Lights go again at my landing place – I was getting a bit more familiar with this ridiculous civilization. Was everybody away at Bermuda for the summer? I wondered. Then I chattered my teeth.
Corpses! Hundreds of them! I had had the bad taste, I decided, to land in the necropolis of the World of Tomorrow.
On slabs of stone they lay in double rows, great lines of them stretching into the distance of the huge chamber into which I had blundered. Morbid curiosity moved me closer
to the nearest stiff. I had taken a course in embalming to get my C.E., and I pondered on the advances of that art.
Something hideously like a bed-lamp clicked on as I bent over the mummified creature. Go above! With a rustling like the pages of an ancient book it moved – flung its arm over its eyes!
I'm afraid I may have screamed. But almost immediately I realized that the terror had been of my own postulation. Corpses do not move. This thing had moved – therefore it was not a corpse, and I had better get hold of myself unless I was determined to go batty.
It was revolting but necessary that I examine the thing. From its fingers thin, fine silver wires led into holes in the slab. I rolled it over, not heeding its terrible groans, and saw that a larger strand penetrated the neck, apparently in contact with its medulla oblongata. Presumably it was sick – this was a hospital. I rambled about cheerfully, scanning cryptic dials on the walls, wondering what would happen next, if anything.
There was a chair facing the wall; I turned it around and sat down.
"Greetings, unknown friend," said an effeminate voice.

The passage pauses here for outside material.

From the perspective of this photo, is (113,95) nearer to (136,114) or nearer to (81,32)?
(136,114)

"Greetings right back at you," said I.
"You have seated yourself in a chair; please be advised that you have set into motion a sound track that may be of interest to you."
The voice came from a panel in the wall that had lit up with opalescent effects.
"My name," said the panel, "is unimportant. You will probably wish to know first, assuming that this record is ever played, that there are duplicates artfully scattered throughout this city, so that whoever visits us will hear our story."
"Clever, aren't you?" I said sourly. "Suppose you stop fussing around and tell me what's going on around here."
"I am speaking," said the panel, "from the Fifth Century of Bickerstaff."